▶ _Goal A_
List the four top-level components of the general framework outlined in the GNN lecture notes below.
▶ _Goal B_
According to the GNN lecture notes below, where can activation be added within a single layer?
▶ _Goal C_
Write a continuation of the GNN lecture notes below, starting after the last line shown and ignoring the material that follows them.

── Text section

Lec 07 & 08 GNN
1. A General GNN Framework
- GNN layer
- Message
- Aggregate
- Layer connectivity
- Stack layers sequentially
- Ways of adding skip connections
- Graph Augmentation
- Raw input graph $\ne$ computational graph
- Graph feature augmentation
- Graph structure augmentation
- Learning Objective
- supervised / unsupervised
- node / edge / graph level
2. A single layer of a GNN
Idea : compress a set of vector into a single vector
Message computation
Idea : each node will create message and sent to other node later
Message function :
$$
m_u^{(l)} = MSG^{(l)}(h_u^{(l-1)})),u\in N(v) \cup {v}
$$
Aggregation
Idea : each node will aggregate the message from node $v$’s neighbors
Aggregation function :
$$
h_v^{(l)} = AGG^{(l)}({m_u^{(l)},u\in N(v)},m_v^{(l)})
$$
Activation
can be added to message computation or aggregation
3. Various GNN
GCN
$$
h_v^{(l)} = \sigma(W^{(l)} \sum_{u\in N(v)}\frac{h_u^{(l-1)}}{|N(v)|})\
MSG^{(l)}(\cdot) = W^{(l)}\frac{h_u^{(l-1)}}{|N(v)|}\
AGG^{(l)}(\cdot) = \sum_{i \in N(v)} MSG^{(l)}(\cdot)

────
── Supplied information

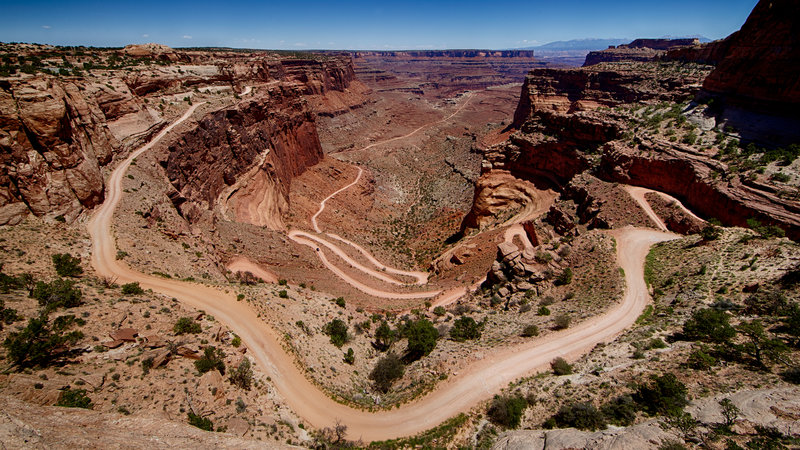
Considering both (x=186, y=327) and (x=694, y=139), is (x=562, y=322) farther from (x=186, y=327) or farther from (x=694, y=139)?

────

▶ _Expected answer A_
GNN layer, Layer connectivity, Graph Augmentation, Learning Objective

▶ _Expected answer B_
To message computation or aggregation.

▶ _Expected answer C_
$$
GraphSAGE
$$
h_v^{l} =\sigma(W^{(l)}\cdot CONCAT(h_v^{(l-1)},AGG({h_u^{(l-1)},\forall u \in N(v)})))\
AGG(\cdot) \in {Mean(\cdot),Pool(\cdot),LSTM(\cdot)}\
h_v^{(l)}\leftarrow \frac{h_v^{(l)}}{|h_v^{(l)}|_2}
$$
GAT
$$
h_v^l = \sigma(\sum_{u\in N(v)}\alpha_{vu} W^{(l)}h_u^{(l-1)})\
\alpha_{vu} = \frac{\exp(e_{vu})}{\sum_{k\in N(v)}\exp(e_{vk})}\
e_{vu} = a(W^{(l)}h_u^{(l-1)},W^{(l)}h_v^{(l-1)})
$$
where a is attention mechanism function
GAT with Multi-Attention
$$
h_v^{(l)}[1] = \sigma(\sum_{u\in N(v)}\alpha_{vu}^1 W^{(l)}h_u^{(l-1)})\
h_v^{(l)}[2] = \sigma(\sum_{u\in N(v)}\alpha_{vu}^2 W^{(l)}h_u^{(l-1)})\
h_v^{(l)}[3] = \sigma(\sum_{u\in N(v)}\alpha_{vu}^3 W^{(l)}h_u^{(l-1)})\
h_v^{(l)} = AGG(h_v^{(l)}[1],h_v^{(l)}[2],h_v^{(l)}[3])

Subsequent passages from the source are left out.